Łodzianka będąc na weekend w Woli Pomianowej niedaleko Poddębic, chciała pomóc bezdomnemu psiakowi, który poobijany leżał w pobliżu jej domu. Do psa wezwała weterynarza z Poddębic. Po trzech godzinach, łodzianka znalazła rozkrojonego owczarka z wnętrznościami na wierzchu, leżącego w rowie naprzeciwko domu weterynarza.
- Kiedy spacerowałam po wsi, zauważyłam dużego, kulejącego owczarka. Zwabiłam go kiełbasą i zobaczyłam, że jest poobijany i miejscami ma skórę wytartą z sierści. Chciałam mu pomóc, dlatego zadzwoniłam do znalezionego w internecie weterynarza z Poddębic. Poprosiłam o przyjazd i zapowiedziałam, że pokryję wszystkie koszty - opowiada Jagoda Olesiak z Łodzi.
Weterynarz szybko przyjechał na miejsce.
- Powiedział, że musi zabrać psa na USG, żeby ocenić obrażenia wewnętrzne.Umówiłam się z nim, że jeżeli psa da się uratować, to ja pokryję koszty leczenia. Jeżeli takiej możliwości nie będzie, to trzeba go będzie uśpić, żeby nie cierpiał. Weterynarz dał psu przy nas zastrzyk, informując, że to głupi jaś. Potem okazało się, że był to zastrzyk usypiający na zawsze - mówi pani Jagoda.
Łodzianka nie odpuszczała. Chwilę po tym, jak weterynarz zabrał psa sprzed jej domu, pojechała samochodem pod jego lecznicę w Poddębicach. - Chciałam odzyskać zwierzaka i poszukać dla niego innego ratunku. Straciłam zaufanie do tego weterynarza. Okazało się, że pies już nie żył. Pojechałam więc złożyć doniesienie na policję - mówi pani Jagoda. - Zaraz po złożeniu skargi wróciłam pod dom weterynarza.
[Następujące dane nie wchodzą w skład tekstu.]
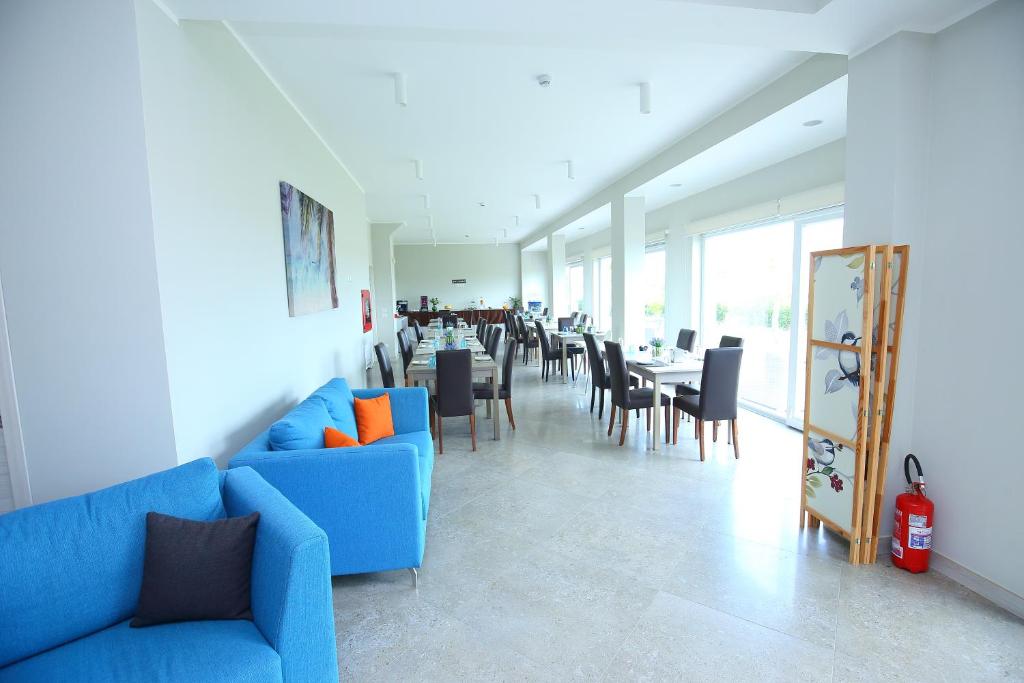 une salle à manger avec un canapé bleu, des tables et des chaises dans l'établissement Sand Hotel, à Botricello
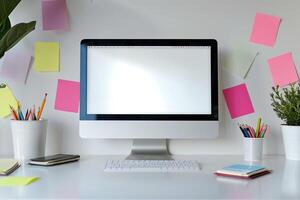 White desk with computer mockup and sticky notes around showcasing a  and efficient workspace background photo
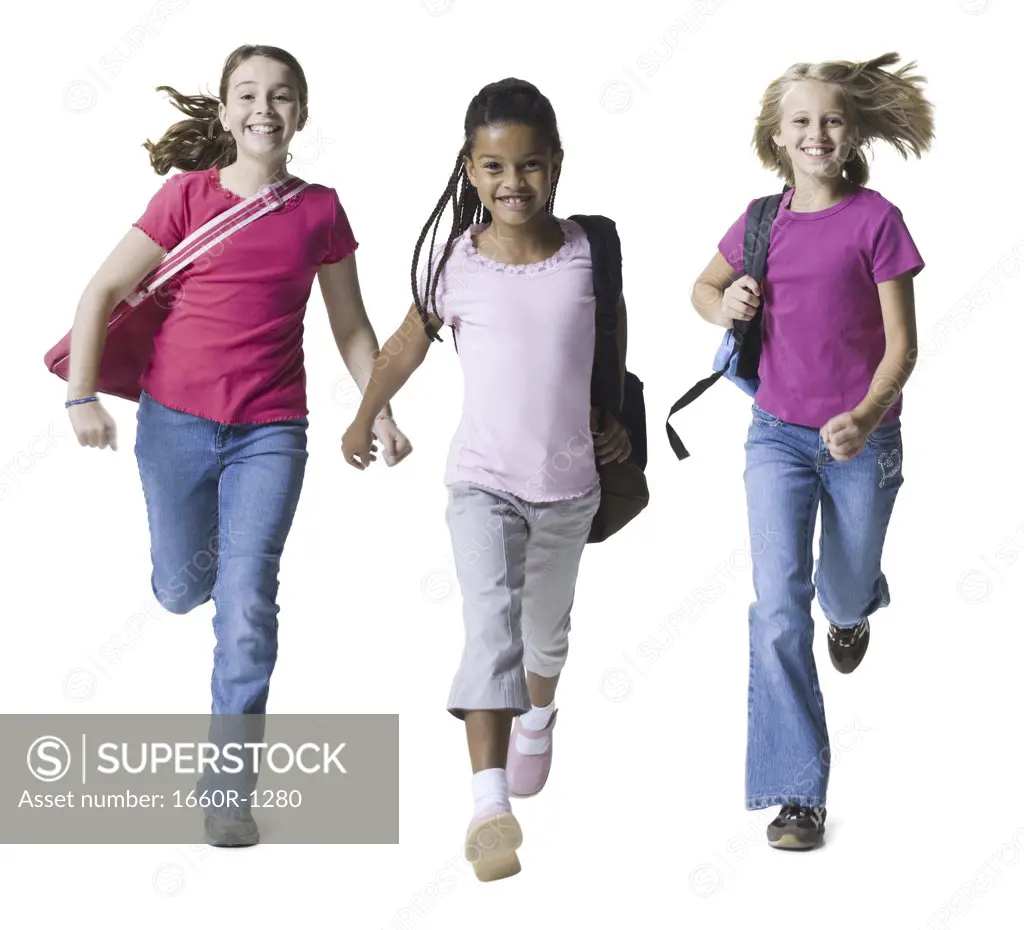 Portrait of three girls running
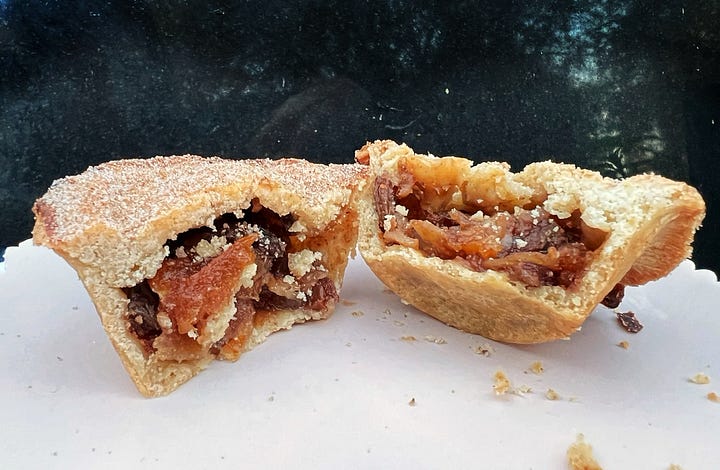 Mince pies by sourdough Sophia. With cinnamon sugar dusting. One is cut to reveal orange peel. 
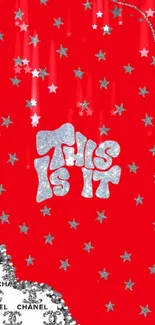 Red wallpaper with glitter stars and text 'This Is It'.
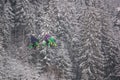 Winter landscape - view of the bike zip line with cyclists above the winter mountain forest during a snowfall, Bukovel ski resort,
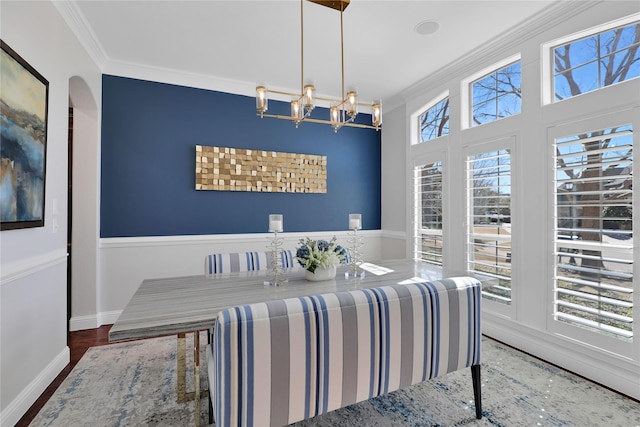 dining room with a notable chandelier, baseboards, wood finished floors, and crown molding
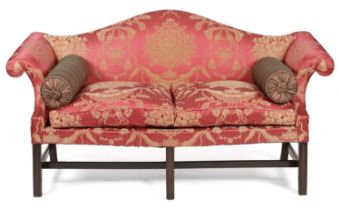 A GEORGE III MAHOGANY SOFA C.1760 the serpentine back above scrolling arms, above serpentine seat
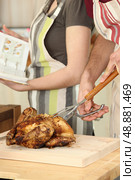 Man cutting chicken on a cutting board. Стоковое фото, агентство Ingram Publishing / Фотобанк Лори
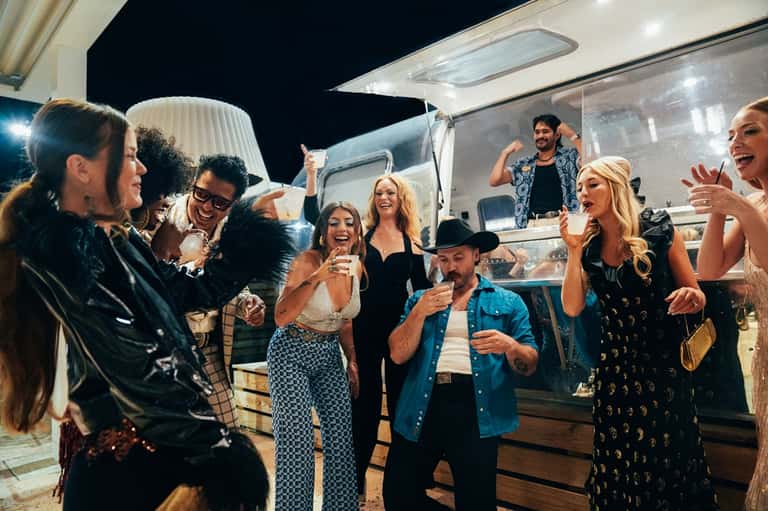 Group of guests celebrating at a food truck serving station at night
Zobaczyłam rozkrojonego psa, porzuconego naprzeciwko tego domu, z wnętrznościami na wierzchu - mówi pani Jagoda.
Łodzianka ma żal do weterynarza, że nie podjął próby ratowania psa i porzucił martwe zwierzę na ulicy. Weterynarz broni się, że stan psa był zbyt ciężki na leczenie, a zwłoki rozkroił w celu przeprowadzenia sekcji zwłok.
- Wszystko wskazywało na to, że psa w takim stanie nie da się leczyć, a bardziej humanitarnym rozwiązaniem będzie jego uśpienie - tłumaczy lekarz weterynarii. - W 80 proc. jego ciało było pokryte grzybicą, a organizm był wyniszczony. Pies miał złamaną tylną łapę. Do tego na boku miał wybrzuszenie. Musiałem przeprowadzić sekcję zwłok. To był bezdomny pies, więc wszystkie koszty pokrywa gmina. Po rozcięciu brzucha wylała się krew, co wskazywało na pęknięcie wątroby.
Weterynarz tłumaczy też, że porzucił psa w rowie, bo musiał posprzątać samochód przed odwiezieniem go do punktu odbioru padliny. Sprawę wyjaśnia teraz policja.